CIVITAVECCHIA – «Attendiamo il decreto di proroga, e vediamo cosa ci sarà all’interno nello specifico, perché al momento non è ancora molto chiaro».

Maurizio Iacomelli, presidente della società Minosse – che si occupa dello scarico del carbone per la centrale Enel di Torrevaldaliga Nord – descrive così il clima d’incertezza che avvolge il futuro dell’impianto.

L’ultima nave è stata scaricata a gennaio 2024, da allora tutto è immobile.

«Abbiamo già attivato la cassa integrazione per 14 unità – spiega – e il nostro contratto con Enel scade a fine anno. Non c’è chiarezza, e questo pregiudica anche la programmazione del lavoro».
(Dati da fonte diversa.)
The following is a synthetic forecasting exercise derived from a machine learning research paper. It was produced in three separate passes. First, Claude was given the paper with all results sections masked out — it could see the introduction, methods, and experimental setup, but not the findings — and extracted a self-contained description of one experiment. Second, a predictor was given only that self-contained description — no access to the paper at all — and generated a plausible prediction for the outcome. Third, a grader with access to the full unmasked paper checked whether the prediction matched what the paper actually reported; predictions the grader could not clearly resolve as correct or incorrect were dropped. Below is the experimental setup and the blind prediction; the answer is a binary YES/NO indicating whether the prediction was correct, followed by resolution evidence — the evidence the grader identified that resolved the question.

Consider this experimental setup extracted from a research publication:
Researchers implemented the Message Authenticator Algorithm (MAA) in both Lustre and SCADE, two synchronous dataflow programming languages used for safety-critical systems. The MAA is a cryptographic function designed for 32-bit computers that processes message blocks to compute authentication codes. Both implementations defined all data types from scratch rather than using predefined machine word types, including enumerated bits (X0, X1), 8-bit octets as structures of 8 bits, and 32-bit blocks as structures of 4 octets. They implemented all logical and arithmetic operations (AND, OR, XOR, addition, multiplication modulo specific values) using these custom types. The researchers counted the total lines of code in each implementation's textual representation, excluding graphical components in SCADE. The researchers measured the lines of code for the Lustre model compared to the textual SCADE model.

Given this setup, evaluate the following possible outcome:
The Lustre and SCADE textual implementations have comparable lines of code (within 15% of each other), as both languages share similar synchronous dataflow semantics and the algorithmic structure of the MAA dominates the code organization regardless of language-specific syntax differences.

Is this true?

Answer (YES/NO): YES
A Roma si discute il decreto che stabilirà i nuovi scenari. La centrale non produrrà più energia, ma resterà in “riserva fredda”: spenta, con gli impianti mantenuti efficienti e pronti a riaccendersi in caso di emergenze energetiche.

Una formula che non riguarda solo Civitavecchia: il Parlamento ha approvato il rinvio dell’uscita definitiva dal carbone al 2038, tredici anni più tardi rispetto all’impegno assunto nel 2017.

Il nodo locale riguarda però la riconversione. Per Civitavecchia sono stati presentati al Mimit 28 progetti per il dopo carbone, ma se le aree restano vincolate all’impianto, la loro realizzazione diventa incerta.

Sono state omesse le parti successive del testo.